Was meinst du damit?

Momentan kann ich die angesprochenen Sachen leider nicht testen. Ich komm nicht an den Server ran, scheinbar ist das Rechenzentrum explodiert. Ich melde mich, wenn's wieder geht. Erstmal danke für die Tipps.

 

[saeckereier]

Hey,

genau die map ... Parameter meinte ich. ACL kannst du glaube ich erstmal vergessen, ich hab gerade in der manpage auch nicht den passenden Parameter gefunden. Eigentlich sehe ich das so, dass deine Konfiguration korrekt ist. Was für eine Distribution/Samba Version ist das? Was sagt testparm? Ggf. wäre es eine gute Idee, sich an die Samba Mailingliste zu wenden.. Oder mal den Loglevel hochdrehen und das Log sorgfältig lesen.

 

[Nudelgott]

OpenSUSE 11.1
Kernel 2.6.27.45-0.1-pae
Samba 3.5.4-1.1-2382-SUSE-CODE11

Das mit dem Loglevel hab ich schon probiert, aber nichts Ungewöhnliches feststellen können. Es wird aber bei höheren Levels auch etwas unübersichtlich.

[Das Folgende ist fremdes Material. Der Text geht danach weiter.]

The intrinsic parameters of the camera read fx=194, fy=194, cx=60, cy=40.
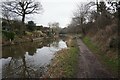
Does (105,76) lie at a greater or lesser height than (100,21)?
lesser

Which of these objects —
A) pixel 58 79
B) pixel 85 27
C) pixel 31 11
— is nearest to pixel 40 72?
pixel 58 79

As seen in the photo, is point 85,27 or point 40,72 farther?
point 85,27

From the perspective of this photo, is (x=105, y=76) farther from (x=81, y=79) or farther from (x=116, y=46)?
(x=116, y=46)

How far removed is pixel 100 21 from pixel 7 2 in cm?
2156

Testparm meint, dass alles in Ordnung wäre. Das einzige, was mir auffiel ist, dass beim config-dump ein oder zwei Parameter fehlten. Ich glaub, der directory mode war auch dabei. Aber ich kann es wie gesagt jetzt nicht nachschauen, denn das Rechenzentrum brennt scheinbar immer noch. Ist aber wohl auch nicht entscheidend.

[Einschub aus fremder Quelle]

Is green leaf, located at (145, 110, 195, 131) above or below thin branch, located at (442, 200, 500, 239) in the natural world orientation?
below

Ich werd deinen Vorschlag mit den map ... - Parametern auf jeden Fall noch mal testen. Die Samba mailing list ist sicher auch ne gute Idee. Besten Dank erstmal.

 

[Nudelgott]

Ok, ich hab die paar Dinge getestet:

• map archive usw.: Keine Wirkung, außer dass die neue Datei anfangs 600 statt wie bisher 620 hat.
• inherit permissions: Die Rechte werden (fast) richtig vererbt, aber auch wieder erst nach einmaliger Bearbeitung der Sicherheitseinstellungen vom Client aus.
• mount von Linux-Kiste aus (gleiches OS): Funktioniert einwandfrei. Rechte werden gleich richtig gesetzt. Ist wohl ein Windows-Problem.

 

[saeckereier]

Probiers mal mit der Mailingliste, aus meiner Sicht macht Samba da was falsch. So wie du es eingestellt hast, darf das nicht passieren.